→ What to do: Reproduce verbatim the rows starting at the line containing "Of black wetsuit" and ending after the line containing "3.58 meters". Include both boundary lines.

→ Data:
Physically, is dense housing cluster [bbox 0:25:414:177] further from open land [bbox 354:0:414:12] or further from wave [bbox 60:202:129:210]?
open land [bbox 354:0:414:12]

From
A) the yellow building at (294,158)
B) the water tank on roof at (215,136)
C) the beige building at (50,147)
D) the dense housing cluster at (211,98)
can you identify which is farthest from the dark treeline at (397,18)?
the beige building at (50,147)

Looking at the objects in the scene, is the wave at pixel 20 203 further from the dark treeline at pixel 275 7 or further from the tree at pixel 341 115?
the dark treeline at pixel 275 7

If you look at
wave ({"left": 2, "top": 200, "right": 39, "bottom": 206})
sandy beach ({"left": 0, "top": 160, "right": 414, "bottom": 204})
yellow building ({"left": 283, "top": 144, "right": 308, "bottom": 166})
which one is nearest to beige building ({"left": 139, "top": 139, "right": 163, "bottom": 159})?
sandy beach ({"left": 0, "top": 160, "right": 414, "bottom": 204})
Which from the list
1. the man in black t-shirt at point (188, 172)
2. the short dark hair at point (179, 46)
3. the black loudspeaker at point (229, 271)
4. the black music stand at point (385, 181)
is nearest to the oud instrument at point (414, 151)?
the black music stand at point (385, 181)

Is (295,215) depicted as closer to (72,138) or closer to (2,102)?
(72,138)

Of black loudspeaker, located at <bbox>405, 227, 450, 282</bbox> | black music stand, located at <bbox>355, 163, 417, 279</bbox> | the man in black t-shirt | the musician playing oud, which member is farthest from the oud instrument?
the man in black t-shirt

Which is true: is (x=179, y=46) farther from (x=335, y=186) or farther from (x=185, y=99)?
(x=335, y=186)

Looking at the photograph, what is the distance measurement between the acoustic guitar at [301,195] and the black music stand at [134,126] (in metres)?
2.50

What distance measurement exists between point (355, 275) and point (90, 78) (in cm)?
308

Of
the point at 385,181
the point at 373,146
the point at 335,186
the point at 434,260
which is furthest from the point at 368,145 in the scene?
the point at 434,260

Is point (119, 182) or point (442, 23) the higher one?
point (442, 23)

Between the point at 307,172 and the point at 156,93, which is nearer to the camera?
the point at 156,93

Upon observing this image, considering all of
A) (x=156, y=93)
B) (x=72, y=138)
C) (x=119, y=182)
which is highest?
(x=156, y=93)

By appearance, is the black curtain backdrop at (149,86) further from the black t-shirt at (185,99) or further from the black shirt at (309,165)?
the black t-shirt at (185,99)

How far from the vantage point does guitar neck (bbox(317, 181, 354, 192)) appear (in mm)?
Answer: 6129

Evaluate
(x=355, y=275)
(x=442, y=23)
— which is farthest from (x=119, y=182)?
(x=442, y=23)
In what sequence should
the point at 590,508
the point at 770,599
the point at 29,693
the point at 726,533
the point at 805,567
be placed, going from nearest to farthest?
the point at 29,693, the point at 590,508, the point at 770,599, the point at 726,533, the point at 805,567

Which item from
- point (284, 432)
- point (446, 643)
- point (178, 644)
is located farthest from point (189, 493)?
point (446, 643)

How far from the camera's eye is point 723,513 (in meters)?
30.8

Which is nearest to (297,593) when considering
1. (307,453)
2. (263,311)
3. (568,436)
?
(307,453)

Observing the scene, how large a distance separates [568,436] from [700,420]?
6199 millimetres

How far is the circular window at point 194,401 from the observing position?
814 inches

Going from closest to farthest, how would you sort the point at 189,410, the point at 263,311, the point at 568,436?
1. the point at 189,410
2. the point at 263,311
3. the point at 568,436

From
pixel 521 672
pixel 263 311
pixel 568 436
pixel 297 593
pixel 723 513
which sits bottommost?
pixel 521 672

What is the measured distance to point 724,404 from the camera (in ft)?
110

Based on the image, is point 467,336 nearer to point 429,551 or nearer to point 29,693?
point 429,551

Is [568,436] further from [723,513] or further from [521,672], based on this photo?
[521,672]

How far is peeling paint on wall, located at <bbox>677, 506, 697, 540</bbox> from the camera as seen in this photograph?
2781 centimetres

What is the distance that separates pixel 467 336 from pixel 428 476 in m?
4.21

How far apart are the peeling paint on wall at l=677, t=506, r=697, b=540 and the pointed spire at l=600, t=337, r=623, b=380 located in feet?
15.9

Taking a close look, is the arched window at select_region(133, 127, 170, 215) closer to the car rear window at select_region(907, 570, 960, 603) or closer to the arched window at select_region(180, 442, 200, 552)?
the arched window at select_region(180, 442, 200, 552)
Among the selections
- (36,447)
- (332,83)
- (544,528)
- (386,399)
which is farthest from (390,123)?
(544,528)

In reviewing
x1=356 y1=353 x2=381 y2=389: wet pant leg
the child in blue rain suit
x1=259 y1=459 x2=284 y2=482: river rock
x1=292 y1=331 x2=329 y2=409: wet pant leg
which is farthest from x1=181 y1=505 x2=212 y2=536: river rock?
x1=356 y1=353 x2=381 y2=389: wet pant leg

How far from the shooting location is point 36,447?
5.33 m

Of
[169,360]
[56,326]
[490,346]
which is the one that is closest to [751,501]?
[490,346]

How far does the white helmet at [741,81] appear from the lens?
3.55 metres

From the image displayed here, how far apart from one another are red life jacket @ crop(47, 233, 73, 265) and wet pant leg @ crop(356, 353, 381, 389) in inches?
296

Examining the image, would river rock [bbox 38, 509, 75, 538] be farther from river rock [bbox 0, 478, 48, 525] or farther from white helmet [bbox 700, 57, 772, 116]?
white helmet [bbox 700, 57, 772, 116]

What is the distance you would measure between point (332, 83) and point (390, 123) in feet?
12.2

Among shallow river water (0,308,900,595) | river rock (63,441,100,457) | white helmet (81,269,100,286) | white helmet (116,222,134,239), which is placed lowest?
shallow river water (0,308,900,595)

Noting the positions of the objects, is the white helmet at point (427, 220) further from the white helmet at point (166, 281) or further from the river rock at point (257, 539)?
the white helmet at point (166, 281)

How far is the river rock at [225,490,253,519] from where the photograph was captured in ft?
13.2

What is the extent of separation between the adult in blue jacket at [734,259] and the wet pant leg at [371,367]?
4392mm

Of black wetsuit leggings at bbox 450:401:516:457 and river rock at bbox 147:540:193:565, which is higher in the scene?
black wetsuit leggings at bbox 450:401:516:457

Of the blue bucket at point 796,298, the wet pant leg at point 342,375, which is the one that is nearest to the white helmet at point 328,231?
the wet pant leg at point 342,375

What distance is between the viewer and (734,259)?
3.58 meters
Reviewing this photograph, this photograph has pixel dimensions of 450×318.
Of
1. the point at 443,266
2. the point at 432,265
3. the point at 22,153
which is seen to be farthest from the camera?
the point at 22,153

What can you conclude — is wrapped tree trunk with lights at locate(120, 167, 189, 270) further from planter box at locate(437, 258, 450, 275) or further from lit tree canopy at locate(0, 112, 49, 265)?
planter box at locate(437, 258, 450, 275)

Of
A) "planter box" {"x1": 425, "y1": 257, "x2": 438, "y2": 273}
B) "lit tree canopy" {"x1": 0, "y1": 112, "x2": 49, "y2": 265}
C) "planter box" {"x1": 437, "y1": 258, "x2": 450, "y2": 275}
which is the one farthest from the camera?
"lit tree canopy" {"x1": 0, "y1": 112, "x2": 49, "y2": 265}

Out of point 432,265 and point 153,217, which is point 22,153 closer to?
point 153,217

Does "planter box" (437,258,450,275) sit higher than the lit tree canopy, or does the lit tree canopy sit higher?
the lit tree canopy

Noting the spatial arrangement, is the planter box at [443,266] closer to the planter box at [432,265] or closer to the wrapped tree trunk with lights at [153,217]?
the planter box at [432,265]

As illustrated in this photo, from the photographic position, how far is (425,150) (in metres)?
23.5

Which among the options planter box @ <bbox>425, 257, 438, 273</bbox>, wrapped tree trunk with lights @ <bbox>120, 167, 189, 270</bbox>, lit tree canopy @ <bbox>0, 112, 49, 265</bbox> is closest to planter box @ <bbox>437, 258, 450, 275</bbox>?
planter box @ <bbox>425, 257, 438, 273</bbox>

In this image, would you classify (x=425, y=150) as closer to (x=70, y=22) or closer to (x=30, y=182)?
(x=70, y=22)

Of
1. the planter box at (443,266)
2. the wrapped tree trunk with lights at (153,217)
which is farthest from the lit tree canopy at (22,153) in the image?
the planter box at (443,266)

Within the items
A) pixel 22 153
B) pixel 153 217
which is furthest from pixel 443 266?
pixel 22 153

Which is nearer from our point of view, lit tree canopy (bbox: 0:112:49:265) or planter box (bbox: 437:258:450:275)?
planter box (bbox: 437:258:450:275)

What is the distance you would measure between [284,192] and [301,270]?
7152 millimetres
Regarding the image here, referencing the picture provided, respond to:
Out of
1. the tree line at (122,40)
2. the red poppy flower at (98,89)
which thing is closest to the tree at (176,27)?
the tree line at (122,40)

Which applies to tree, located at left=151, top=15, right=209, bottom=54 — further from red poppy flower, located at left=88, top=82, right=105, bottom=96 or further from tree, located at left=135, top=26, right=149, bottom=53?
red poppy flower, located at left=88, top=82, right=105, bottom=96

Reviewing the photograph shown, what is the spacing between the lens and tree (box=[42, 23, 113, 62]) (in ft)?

→ Output for this task:
Of black wetsuit leggings at bbox 450:401:516:457 and river rock at bbox 147:540:193:565, which is higher in the scene?
black wetsuit leggings at bbox 450:401:516:457

Of the blue bucket at point 796,298, the wet pant leg at point 342,375, which is the one that is nearest to the white helmet at point 328,231?
the wet pant leg at point 342,375

What distance is between the viewer and (734,259)?
3.58 meters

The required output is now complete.